Neotrop. ichthyol. vol.10 no.1 Porto Alegre  2012 

Iheringichthys syi (Siluriformes: Pimelodidae), a new pimelodid species from upper Paraná basin, Brazil



María de las Mercedes AzpelicuetaI; Heraldo A. BritskiII

IConicet. Museo de La Plata, Paseo del Bosque s/n, 1900 La Plata, Argentina.
IIUniversidade de São Paulo, Museu de Zoologia, Av. Nazaré 481, 04263-000 São Paulo, SP, Brazil.

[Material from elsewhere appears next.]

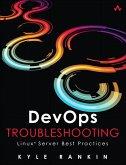 DevOps Troubleshooting (eBook, PDF)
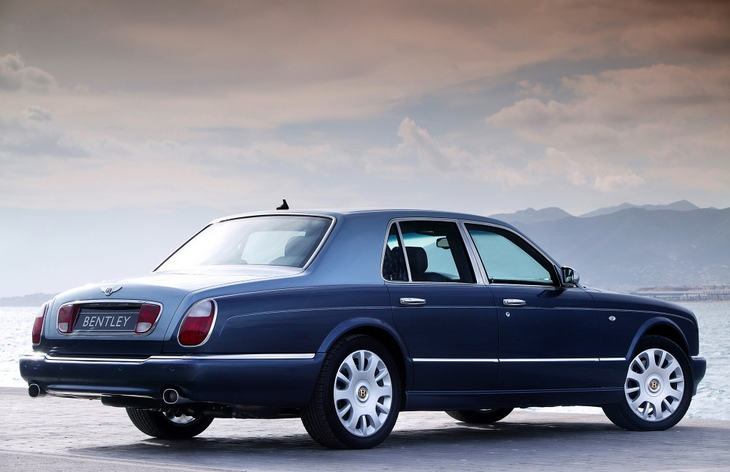 Седан Bentley Arnage, 1998-2009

We describe a new species of pimelodid catfish of the genus Iheringichthys from the upper Paraná basin, Brazil. Iheringichthys syi n. sp. is distinguished by the comparatively fine serration along the anterior margin of the pectoral-fin spine, an adpressed dorsal-fin remote from the adipose-fin origin, a large eye (23.2-31.2% of head length), narrow interorbital (16.2-23.0% of head length), long snout (42.0-51.0% of head length), long postorbital length (30.6-34.0% of head length), low adipose fin (4.8-7.8% of standard length), eye diameter 97.0-140.0% of interorbital length, and body with numerous, small dots irregularly scattered on flanks, especially marked on anterior half of flank.

Key words: Catfishes, Neotropical region, South-East South America.


Iheringichthys syi sp. n. é descrita para a bacia do alto rio Paraná, Brasil. A nova espécie diferencia-se das duas outras espécies do gênero pelas seguintes características: margem anterior do acúleo da nadadeira peitoral com serra pouco pronunciada, nadadeira dorsal quando adpressa distante da origem da nadadeira adiposa, olho grande (23,2-31,2% do comprimento da cabeça), interorbital estreito (16,2-23,0% do comprimento da cabeça), focinho longo (42,0-51,0% do comprimento da cabeça), comprimento pós-orbital relativamente longo (30,6-34,0% do comprimento da cabeça), nadadeira adiposa baixa (4,8-7,8% do comprimento padrão), diâmetro do olho 97,0-140,0 % do espaço interorbital, corpo com numerosas manchas pequenas espalhadas pelo flanco, sendo mais conspícuas na metade anterior do corpo.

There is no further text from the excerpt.